Excerpt from a dataset:
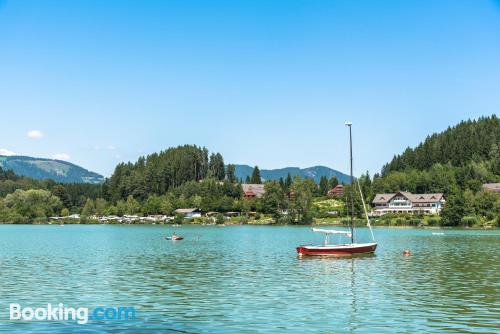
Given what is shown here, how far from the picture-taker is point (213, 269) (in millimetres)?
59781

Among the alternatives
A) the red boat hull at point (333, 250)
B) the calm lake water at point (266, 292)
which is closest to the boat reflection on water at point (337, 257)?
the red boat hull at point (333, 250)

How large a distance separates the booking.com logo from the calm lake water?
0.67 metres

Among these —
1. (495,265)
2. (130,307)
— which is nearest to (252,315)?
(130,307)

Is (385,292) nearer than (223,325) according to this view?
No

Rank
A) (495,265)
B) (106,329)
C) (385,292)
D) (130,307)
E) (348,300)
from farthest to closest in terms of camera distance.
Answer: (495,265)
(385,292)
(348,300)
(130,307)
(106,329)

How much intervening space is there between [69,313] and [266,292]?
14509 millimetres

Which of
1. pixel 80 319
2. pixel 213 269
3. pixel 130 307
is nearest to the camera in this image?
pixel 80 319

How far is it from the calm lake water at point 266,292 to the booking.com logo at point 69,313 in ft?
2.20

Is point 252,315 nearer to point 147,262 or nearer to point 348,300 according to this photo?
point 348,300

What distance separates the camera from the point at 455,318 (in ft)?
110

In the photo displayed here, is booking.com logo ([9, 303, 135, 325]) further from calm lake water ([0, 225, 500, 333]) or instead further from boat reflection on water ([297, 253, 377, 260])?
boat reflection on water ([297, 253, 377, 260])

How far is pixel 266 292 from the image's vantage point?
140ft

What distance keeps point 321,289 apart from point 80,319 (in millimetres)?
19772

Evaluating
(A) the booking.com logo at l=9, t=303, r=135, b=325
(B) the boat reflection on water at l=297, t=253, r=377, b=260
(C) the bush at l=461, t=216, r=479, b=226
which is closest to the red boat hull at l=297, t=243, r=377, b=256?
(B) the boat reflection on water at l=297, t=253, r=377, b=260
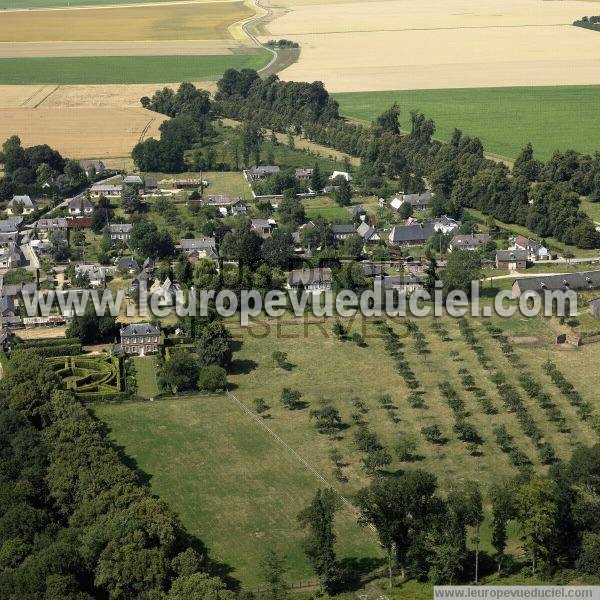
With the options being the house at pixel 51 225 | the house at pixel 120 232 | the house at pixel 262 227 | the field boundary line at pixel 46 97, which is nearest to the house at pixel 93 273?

...

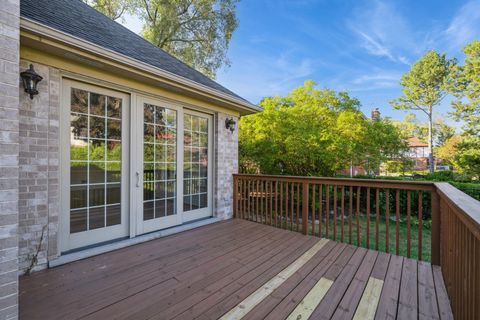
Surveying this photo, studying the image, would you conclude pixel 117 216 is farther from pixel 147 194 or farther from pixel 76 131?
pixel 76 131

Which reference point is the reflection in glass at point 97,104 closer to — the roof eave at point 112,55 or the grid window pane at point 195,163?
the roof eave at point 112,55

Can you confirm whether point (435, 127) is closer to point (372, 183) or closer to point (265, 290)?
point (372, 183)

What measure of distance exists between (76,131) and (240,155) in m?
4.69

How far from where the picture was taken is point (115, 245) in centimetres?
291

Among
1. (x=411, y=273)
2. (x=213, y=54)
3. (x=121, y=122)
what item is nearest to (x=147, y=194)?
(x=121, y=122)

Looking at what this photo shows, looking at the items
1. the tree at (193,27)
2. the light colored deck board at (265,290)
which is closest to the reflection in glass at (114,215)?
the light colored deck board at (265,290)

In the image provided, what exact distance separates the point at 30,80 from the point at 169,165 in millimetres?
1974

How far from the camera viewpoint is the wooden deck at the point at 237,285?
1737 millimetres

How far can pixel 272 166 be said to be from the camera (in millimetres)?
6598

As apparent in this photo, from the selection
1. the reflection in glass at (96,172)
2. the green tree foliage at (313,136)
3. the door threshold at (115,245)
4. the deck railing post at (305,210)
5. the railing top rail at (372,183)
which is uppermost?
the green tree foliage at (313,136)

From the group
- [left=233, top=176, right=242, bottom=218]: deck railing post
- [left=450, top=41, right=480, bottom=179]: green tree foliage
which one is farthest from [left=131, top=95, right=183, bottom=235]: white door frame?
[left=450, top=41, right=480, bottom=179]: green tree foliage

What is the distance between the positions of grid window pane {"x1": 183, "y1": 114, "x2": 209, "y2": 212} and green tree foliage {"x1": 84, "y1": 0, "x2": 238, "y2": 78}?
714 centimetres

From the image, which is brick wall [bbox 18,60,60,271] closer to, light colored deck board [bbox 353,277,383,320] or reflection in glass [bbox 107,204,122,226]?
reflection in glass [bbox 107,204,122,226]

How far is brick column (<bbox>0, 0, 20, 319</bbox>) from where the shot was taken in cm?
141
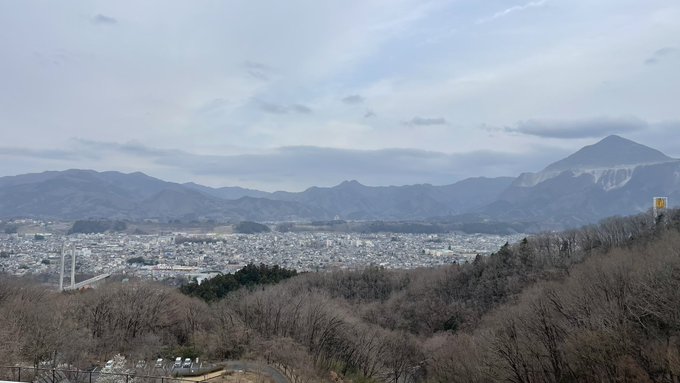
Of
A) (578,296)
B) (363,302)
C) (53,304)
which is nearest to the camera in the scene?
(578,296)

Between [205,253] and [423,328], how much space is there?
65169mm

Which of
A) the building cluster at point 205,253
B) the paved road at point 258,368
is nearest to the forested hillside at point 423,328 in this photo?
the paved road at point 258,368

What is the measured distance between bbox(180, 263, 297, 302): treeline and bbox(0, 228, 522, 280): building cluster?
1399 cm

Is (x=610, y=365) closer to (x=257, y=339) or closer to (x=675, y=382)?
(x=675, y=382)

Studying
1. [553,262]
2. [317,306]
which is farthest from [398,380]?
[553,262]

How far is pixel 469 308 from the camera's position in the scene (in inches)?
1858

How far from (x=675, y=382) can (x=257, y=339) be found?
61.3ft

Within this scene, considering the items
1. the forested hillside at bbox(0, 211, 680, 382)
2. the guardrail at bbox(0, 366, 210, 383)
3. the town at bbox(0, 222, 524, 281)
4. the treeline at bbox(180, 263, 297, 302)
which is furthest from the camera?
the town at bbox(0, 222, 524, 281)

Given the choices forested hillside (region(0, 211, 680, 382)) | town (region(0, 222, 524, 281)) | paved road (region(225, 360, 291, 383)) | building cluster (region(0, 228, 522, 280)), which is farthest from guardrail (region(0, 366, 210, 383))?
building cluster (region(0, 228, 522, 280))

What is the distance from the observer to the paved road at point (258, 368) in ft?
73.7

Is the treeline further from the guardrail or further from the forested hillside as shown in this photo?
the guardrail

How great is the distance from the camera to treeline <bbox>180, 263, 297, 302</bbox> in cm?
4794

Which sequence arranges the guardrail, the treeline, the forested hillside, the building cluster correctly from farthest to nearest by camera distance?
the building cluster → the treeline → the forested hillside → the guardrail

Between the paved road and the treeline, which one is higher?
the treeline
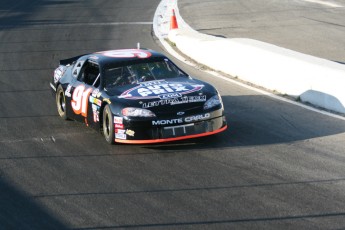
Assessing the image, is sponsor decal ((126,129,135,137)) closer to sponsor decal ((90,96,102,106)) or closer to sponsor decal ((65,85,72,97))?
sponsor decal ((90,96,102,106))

§ GIVEN PROBLEM
Rewrite the lines from "Given what is" through "14509 millimetres", replacing "calm lake water" with "still lake water" and leaving everything else unchanged.

§ RESULT FOR THIS EXERCISE
Given what is shown here, how far from the picture-taker is point (213, 269) (in millimetres)?
59781

Among the alternatives
A) the red boat hull at point (333, 250)
B) the still lake water at point (266, 292)
which is closest to the boat reflection on water at point (337, 257)?
the red boat hull at point (333, 250)

How large a distance separates the booking.com logo from the still lake water?
0.67 metres

Among these —
1. (495,265)
2. (130,307)
— which is nearest to (252,315)?
(130,307)

Is (385,292) nearer than (223,325) according to this view?
No

Rank
A) (495,265)
B) (106,329)
C) (385,292)
D) (130,307)
E) (348,300)
from farthest to closest in terms of camera distance.
Answer: (495,265)
(385,292)
(348,300)
(130,307)
(106,329)

How much intervening space is there between [69,313] and [266,292]?
14509 millimetres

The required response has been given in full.